1. Dissolution of marriage including Khula

2. Dower

3. Maintenance

4. Restitution of conjugal rights

5. Custody of children and visitation rights of parents to meet them

6. Guardianship.

7. Jactitation of marriage.

8. Dowry

9. Personal property and belongings of a wife.

Implementation of the Family Court Act is facilitated through the West Pakistan Family Court Rules, 1965.

23. I would not be doing justice to today’s topic if I did not discuss family laws affecting

non-Muslims like Christians, Hindus, and Parsis. Some of the laws affecting other religions are

therefore discussed below.

24. The Constitution of Islamic Republic of Pakistan provides security to non-Muslims

and the freedom to profess religion, to manage religious institutions, and safeguards against

discrimination in respect of access to public places and service etc. (Art. 20 – 28).


25. Christian laws have remained static on our statute book since 1869/1872. The

Divorce Act relating to Christians was enacted in 1869. The Divorce Act, 1869 has its grounding in

the English Law of Divorce because the British subjects domiciled in India were governed by this

law. This law remained un-changed until 1976 when the original jurisdiction of District Judges over

divorce cases was switched over to the Courts of Civil Judges with appellate powers being given

to the District Judge.

26. Due to the Christian philosophy of marriage (that spouses are pre-chosen in

heaven and are permanent Unions for eternity), the bonds of holy matrimony “cannot be broken,

ecept on the charges of infidelity arising out of an adulterous act on the part of either spouse.”

Besides petitions for judicial separation, nullity of marriage and restitution of conjugal rights can

also be filed for under this Act. Under section 10 of the Divorce Act, 1869 a husband may seek

dissolution of his marriage solely on the grounds of adultery by his wife. A wife, on the other hand,

cannot petition for divorce on the ground of her husband’s adultery alone. She must show either

incestuous adultery, bigamy with adultery, adultery coupled with rape, sodomy or bestiality,

adultery coupled with cruelty, or adultery coupled with desertion without reasonable excuse, for a

period of two or more years.

Records supplied:

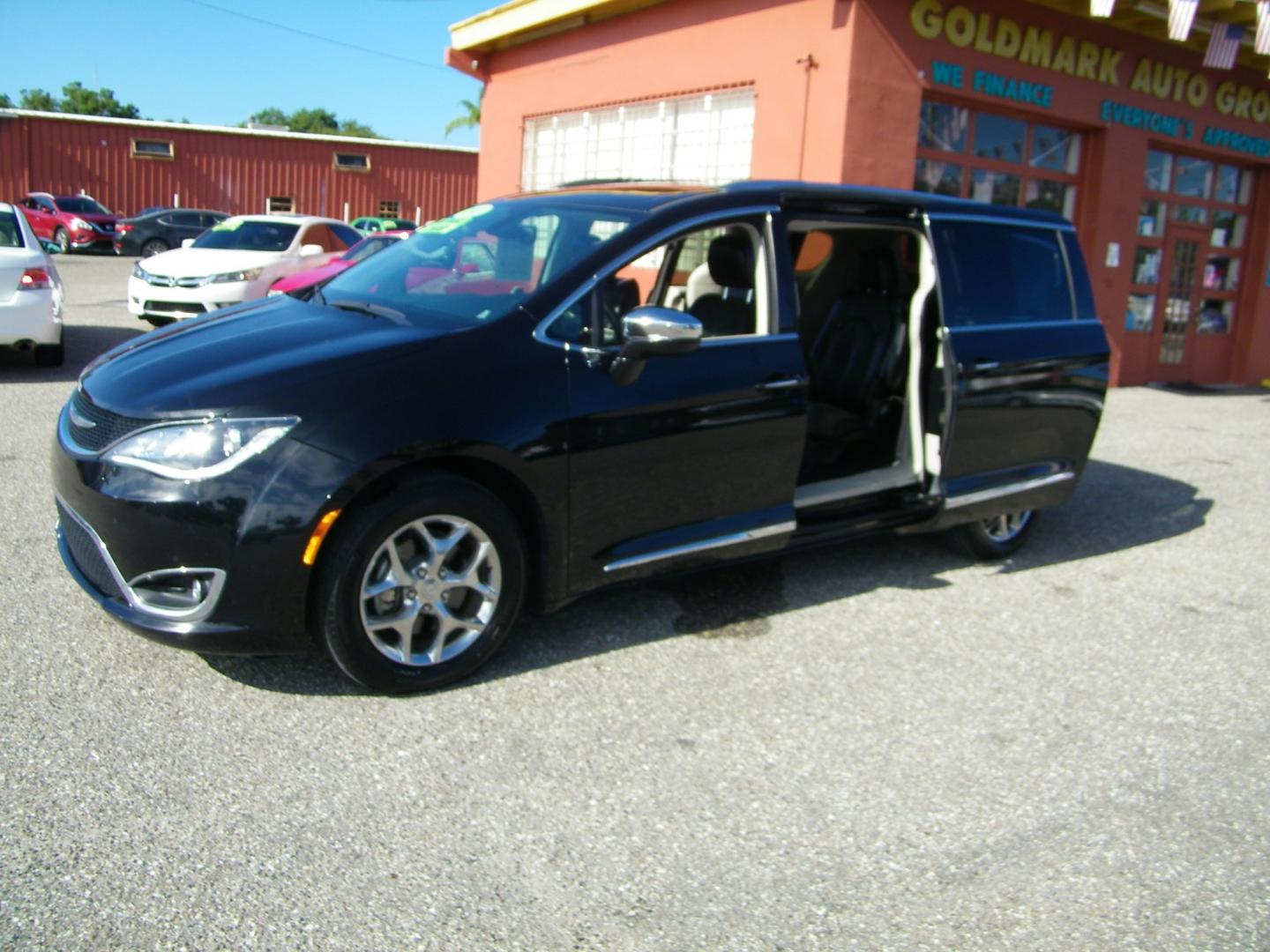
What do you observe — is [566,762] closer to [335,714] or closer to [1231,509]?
[335,714]

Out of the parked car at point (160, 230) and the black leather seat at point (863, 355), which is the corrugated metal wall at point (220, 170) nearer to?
the parked car at point (160, 230)

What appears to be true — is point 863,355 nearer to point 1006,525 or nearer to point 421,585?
point 1006,525

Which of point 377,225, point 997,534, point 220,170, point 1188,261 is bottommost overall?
point 997,534

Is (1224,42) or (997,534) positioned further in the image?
(1224,42)

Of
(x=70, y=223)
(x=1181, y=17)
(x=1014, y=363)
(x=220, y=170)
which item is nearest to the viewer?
(x=1014, y=363)

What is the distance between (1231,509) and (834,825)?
5569 millimetres

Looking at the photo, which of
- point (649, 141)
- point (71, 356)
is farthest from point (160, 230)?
point (649, 141)

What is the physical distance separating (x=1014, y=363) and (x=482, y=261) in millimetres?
2709

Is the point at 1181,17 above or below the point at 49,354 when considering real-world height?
above

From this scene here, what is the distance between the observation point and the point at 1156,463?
28.5 ft

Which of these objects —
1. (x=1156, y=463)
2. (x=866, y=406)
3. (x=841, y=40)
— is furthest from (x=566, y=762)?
(x=841, y=40)

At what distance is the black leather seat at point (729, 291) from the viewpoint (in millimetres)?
4398

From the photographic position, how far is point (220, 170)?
A: 1321 inches

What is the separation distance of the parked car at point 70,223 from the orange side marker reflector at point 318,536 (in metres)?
28.3
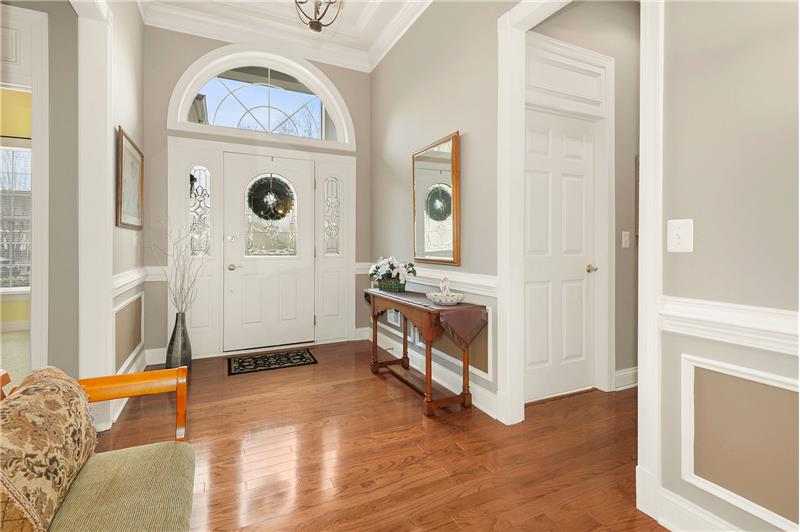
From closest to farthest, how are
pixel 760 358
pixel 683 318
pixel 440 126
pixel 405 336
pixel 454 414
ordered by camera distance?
pixel 760 358, pixel 683 318, pixel 454 414, pixel 440 126, pixel 405 336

What to do: Return the full family law excerpt word for word, with nothing omitted or changed. Rely only on the family law excerpt, not on the items.

Solution to this exercise:
1. Dissolution of marriage including Khula

2. Dower

3. Maintenance

4. Restitution of conjugal rights

5. Custody of children and visitation rights of parents to meet them

6. Guardianship.

7. Jactitation of marriage.

8. Dowry

9. Personal property and belongings of a wife.

Implementation of the Family Court Act is facilitated through the West Pakistan Family Court Rules, 1965.

23. I would not be doing justice to today’s topic if I did not discuss family laws affecting

non-Muslims like Christians, Hindus, and Parsis. Some of the laws affecting other religions are

therefore discussed below.

24. The Constitution of Islamic Republic of Pakistan provides security to non-Muslims

and the freedom to profess religion, to manage religious institutions, and safeguards against

discrimination in respect of access to public places and service etc. (Art. 20 – 28).


25. Christian laws have remained static on our statute book since 1869/1872. The

Divorce Act relating to Christians was enacted in 1869. The Divorce Act, 1869 has its grounding in

the English Law of Divorce because the British subjects domiciled in India were governed by this

law. This law remained un-changed until 1976 when the original jurisdiction of District Judges over

divorce cases was switched over to the Courts of Civil Judges with appellate powers being given

to the District Judge.

26. Due to the Christian philosophy of marriage (that spouses are pre-chosen in

heaven and are permanent Unions for eternity), the bonds of holy matrimony “cannot be broken,

ecept on the charges of infidelity arising out of an adulterous act on the part of either spouse.”

Besides petitions for judicial separation, nullity of marriage and restitution of conjugal rights can

also be filed for under this Act. Under section 10 of the Divorce Act, 1869 a husband may seek

dissolution of his marriage solely on the grounds of adultery by his wife. A wife, on the other hand,

cannot petition for divorce on the ground of her husband’s adultery alone. She must show either

incestuous adultery, bigamy with adultery, adultery coupled with rape, sodomy or bestiality,

adultery coupled with cruelty, or adultery coupled with desertion without reasonable excuse, for a

period of two or more years.